Vitamin E (tocopherol) regulates the concentration of fats in the subcutaneous adipose tissue, accelerates blood and lymphatic circulation, accelerates the production of collagen in the skin, and reduces skin sensitivity. Vitamin E at a concentration of 0.02 – 0.4% is used in many cleansing, moisturizing, and nourishing products for the treatment of all skin types, usually in combination with other vitamins.

Vitamin C (ascorbic acid) belongs to a group of water-soluble vitamins, which are rarely used in preventative cosmetics, and can usually be consumed in the form of plant infusions and extracts. Vitamin C has a positive influence on the synthesis of melanin and collagen of the skin, as well as on the metabolism of most sugars and nucleic acids. It also reduces the skin’s sensitivity and the amount of pigment and is very effective in cases of skin aging.

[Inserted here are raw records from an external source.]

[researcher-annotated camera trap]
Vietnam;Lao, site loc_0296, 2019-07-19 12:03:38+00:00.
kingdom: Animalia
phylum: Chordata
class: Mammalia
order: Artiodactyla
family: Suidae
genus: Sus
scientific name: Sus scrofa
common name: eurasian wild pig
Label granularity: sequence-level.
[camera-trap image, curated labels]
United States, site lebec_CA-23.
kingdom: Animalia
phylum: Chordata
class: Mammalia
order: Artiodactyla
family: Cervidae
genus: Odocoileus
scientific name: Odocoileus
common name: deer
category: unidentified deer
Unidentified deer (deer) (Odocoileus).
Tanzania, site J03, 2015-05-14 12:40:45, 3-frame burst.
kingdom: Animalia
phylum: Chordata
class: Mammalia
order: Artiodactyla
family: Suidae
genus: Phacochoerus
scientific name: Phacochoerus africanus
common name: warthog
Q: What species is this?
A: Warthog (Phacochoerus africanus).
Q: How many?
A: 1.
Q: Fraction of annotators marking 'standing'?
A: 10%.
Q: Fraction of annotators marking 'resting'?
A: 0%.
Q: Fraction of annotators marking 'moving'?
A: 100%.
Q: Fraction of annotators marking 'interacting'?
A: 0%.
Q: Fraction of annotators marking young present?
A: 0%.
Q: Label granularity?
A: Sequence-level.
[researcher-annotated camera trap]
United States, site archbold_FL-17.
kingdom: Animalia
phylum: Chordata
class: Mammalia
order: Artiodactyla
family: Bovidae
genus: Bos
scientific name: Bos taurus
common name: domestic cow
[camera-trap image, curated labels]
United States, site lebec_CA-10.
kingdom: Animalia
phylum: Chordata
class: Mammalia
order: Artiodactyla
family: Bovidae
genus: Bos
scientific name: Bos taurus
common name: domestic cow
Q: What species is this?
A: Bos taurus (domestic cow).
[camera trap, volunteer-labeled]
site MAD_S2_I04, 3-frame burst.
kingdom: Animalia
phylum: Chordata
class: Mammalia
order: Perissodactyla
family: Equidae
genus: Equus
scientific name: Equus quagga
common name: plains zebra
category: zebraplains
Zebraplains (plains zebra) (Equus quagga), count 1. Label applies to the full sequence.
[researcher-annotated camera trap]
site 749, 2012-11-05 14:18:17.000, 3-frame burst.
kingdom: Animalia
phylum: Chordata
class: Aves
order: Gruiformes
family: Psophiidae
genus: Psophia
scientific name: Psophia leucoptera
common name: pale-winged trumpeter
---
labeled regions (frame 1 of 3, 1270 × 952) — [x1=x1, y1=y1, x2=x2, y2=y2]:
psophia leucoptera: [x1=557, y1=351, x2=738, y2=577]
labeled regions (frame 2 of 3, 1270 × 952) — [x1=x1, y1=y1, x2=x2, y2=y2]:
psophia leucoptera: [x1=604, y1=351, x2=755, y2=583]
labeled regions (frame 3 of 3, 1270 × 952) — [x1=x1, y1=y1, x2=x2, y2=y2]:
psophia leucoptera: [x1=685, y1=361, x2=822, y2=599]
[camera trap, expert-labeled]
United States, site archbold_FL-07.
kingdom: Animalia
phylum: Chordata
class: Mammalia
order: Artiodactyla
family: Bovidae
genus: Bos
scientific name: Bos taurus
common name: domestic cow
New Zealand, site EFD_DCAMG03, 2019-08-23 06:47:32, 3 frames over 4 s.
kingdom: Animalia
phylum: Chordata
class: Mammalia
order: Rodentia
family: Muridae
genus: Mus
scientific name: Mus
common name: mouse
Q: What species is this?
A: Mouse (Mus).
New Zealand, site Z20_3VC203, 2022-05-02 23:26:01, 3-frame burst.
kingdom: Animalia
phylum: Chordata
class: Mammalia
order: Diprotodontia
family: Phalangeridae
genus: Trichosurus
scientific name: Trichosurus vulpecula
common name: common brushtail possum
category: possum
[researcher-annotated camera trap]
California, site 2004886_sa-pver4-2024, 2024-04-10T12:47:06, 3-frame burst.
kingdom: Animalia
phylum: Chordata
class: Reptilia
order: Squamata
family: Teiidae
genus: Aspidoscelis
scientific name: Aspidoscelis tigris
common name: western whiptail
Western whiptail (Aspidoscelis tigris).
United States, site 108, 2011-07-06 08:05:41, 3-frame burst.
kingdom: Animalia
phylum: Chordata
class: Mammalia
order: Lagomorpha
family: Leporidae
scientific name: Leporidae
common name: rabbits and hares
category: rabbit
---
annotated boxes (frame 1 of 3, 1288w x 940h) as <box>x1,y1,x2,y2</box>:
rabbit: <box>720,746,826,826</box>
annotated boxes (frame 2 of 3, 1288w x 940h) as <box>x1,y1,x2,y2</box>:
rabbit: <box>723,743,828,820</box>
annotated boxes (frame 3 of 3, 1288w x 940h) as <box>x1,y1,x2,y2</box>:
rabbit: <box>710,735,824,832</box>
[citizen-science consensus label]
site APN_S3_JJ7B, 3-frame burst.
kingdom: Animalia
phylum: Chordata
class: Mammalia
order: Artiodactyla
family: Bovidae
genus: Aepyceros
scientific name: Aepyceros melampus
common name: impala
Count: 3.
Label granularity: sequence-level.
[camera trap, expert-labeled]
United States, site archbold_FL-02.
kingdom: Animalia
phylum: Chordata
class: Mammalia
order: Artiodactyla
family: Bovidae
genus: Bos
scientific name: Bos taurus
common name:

In recent years, there has been a growing interest in the vitamin B group: B1 (thiamine), B6 (pyridoxine), B12 (cyanocobalamin), B13 (orotic acid). Vitamin-based products are recommended for dry skin to help regulate the metabolic processes.

There is a close physiological relationship between different vitamins. For example, there is a mutually-reinforcing effect between vitamins A and D, A and C, A and B, and more. Therefore, it is recommended to combine products that include vitamins, especially those that maintain the relationship that exists between the vitamins in nature.